At the time of a new LCD and/or GCD computation, the register output values should be '0' by asserting the reset signal.

You will use separate VHDL modules for the register bank (dff.vhd), the ALU (alu.vhd), and the overall PA1 module (pa1.vhd). You are given top-level modules, and you are expected to write the architecture for each module. You will be graded on the design of these modules and their functionality.

# **DESIGN VERIFICATION**

You are expected to test your design using a series of testbenches. We have provided a fully functional testbench1.vhd that only computes the LCM if 7 and 5. It follows this structure:

- Reset by asserting reset="1" and wait for a clock period
- Clear the reset signal. sel\_lcm is set to 0 to load the value of X (7) and Y (5) into registers A and B. Wait for a clock period
- Execute a while loop until A /= B. After each iteration wait for a clock period
  - When A < B, set sel\_lcm to "01", else when A > B, sel\_lcm to "10", else sel\_lcm to "11"
    Increment the "cycles lcm" on each iteration of loop
- When A == B, lcm signal is set to A. Wait for a clock period. Now the LCM output can be readout.

Your pal.vhd must be completed before testing it with testbench1.vhd. Further, you are expected to design three testbenches for this assignment.

## Testbench2.vhd: Computing GCD only for numbers 7 and 5

- Reset by asserting reset="1" and wait for a clock period
- Clear the reset signal. sel\_gcd is set to 0 to load the value of X (7) and Y (5) into registers C and D. Wait for a clock period
- Execute a while loop until C /= D. After each iteration wait for a clock period
  - $\circ$  When C < D, set sel\_gcd to "01", else when C > D, sel\_gcd to "10", else sel\_gcd to "11"
  - Increment the "cycles\_gcd" on each iteration of loop
- When C == D, gcd signal is set to C. Wait for a clock period. Now the GCD output can be readout.

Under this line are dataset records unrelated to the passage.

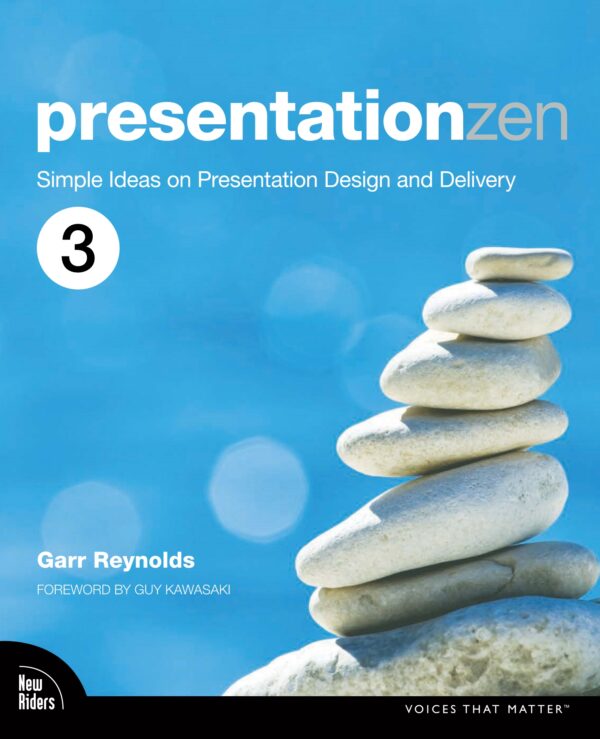 Presentation Zen Simple Ideas On Presentation Design And Delivery 3rd Edition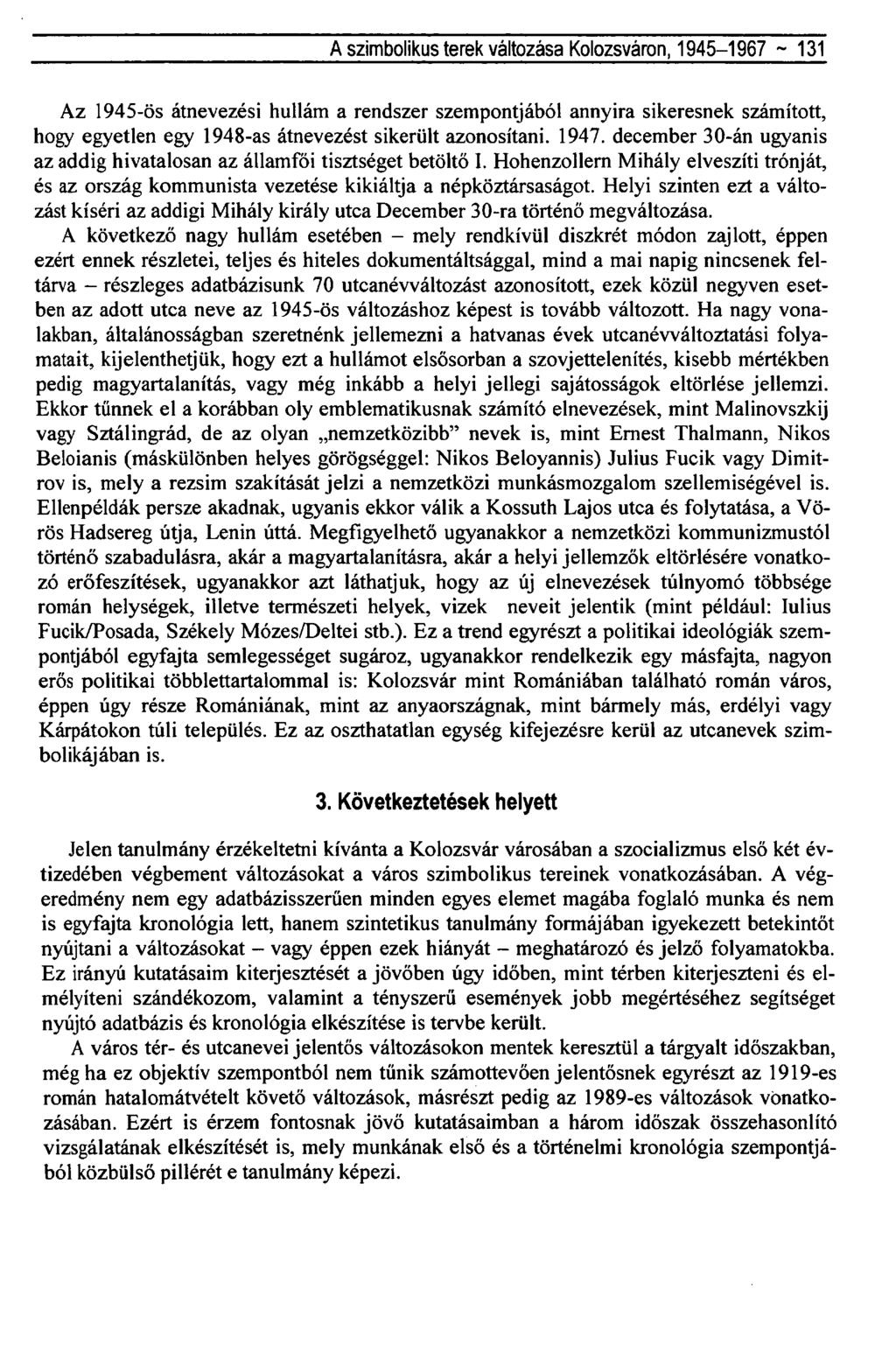 A szimbolikus terek változása Kolozsváron, 1945-1967 ~ 131 Az 1945-ös átnevezési hullám a rendszer szempontjából annyira sikeresnek számított, hogy egyetlen egy 1948-as átnevezést sikerült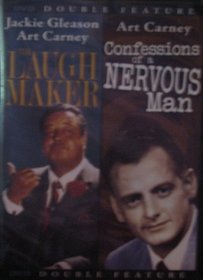 The Laugh Maker: Starring Jackie Gleason - PLUS - Confessions of a Nervous Man ~ Starring Art Carney - Double Feature - DVD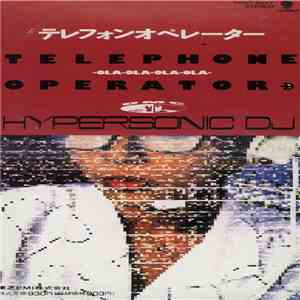 Hypersonic DJ - Telephone Operator -Ola-Ola-Ola-Ola FLAC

### Testbench3.vhd: Computing LCM & GCD in parallel for numbers 7 and 5

- Reset by asserting reset="1" and wait for a clock period
- Clear the reset signal. sel\_lcm and sel\_gcd are set to 0 to load the value of X (7) and Y (5) into registers A, B, C and D. Wait for a clock period
- Perform both the LCM and GCD operation in parallel and keep the loop running until both the lcm and gcd has been computed. Note that LCM or GCD may complete at different cycles, so the select signals must hold the computed values. The cycles counters must also only account for the cycles when a LCM or GCD is being computed.
- After the computation is done, set the lcm and gcd signal to the computed LCM and GCD values in DFF A and C respectively. Wait for a clock period

### Testbench4.vhd:

- Reset the system and wait for a cycle
- Clear reset signal, set the input  $X \leftarrow 7$  and  $Y \leftarrow 5$  and sel\_lcm="00". Wait for a cycle
- Perform only the LCM computation while waiting a cycle for each iteration.
- When LCM is done, set lcm signal and assert reset for one cycle
- Clear reset signal, set the input  $X \leftarrow 7$  and  $Y \leftarrow 5$  and sel\_gcd="00". Wait for a cycle
- Perform only the GCD computation while waiting a cycle for each iteration.
- When GCD is done, set gcd signal and assert reset for one cycle
- Repeat the previous steps for new inputs  $X \leftarrow 54$  and  $Y \leftarrow 24$
- Now compute parallel LCM and GCD for inputs X ← 7 and Y ← 5 using the template from testbench3

#### **DELIVERABLES**

Please submit the following report saved as a single PDF:

- Your code for each module and your testbenches. You can copy and paste the code into a Word document; make sure to clearly label each code block. alu.vhd, dff.vhd, pa1.vhd, testbench2.vhd, testbench3.vhd, and testbench4.vhd
- 2. Submit screenshots of the following: Your output waveform of testbench1.vhd, testbench2.vhd and testbench3.vhd from 0ns to 300ns whereas for testbench4.vhd, output waveform should be from 0ns to 600ns. The clk, reset, X, Y, A, B, C, D, sel\_lcm, sel\_gcd, cycles\_lcm, cycles\_gcd, lcm and gcd should all be clearly visible. The data format should also be unsigned decimal radix for all of these signals. Format all the waveforms as described.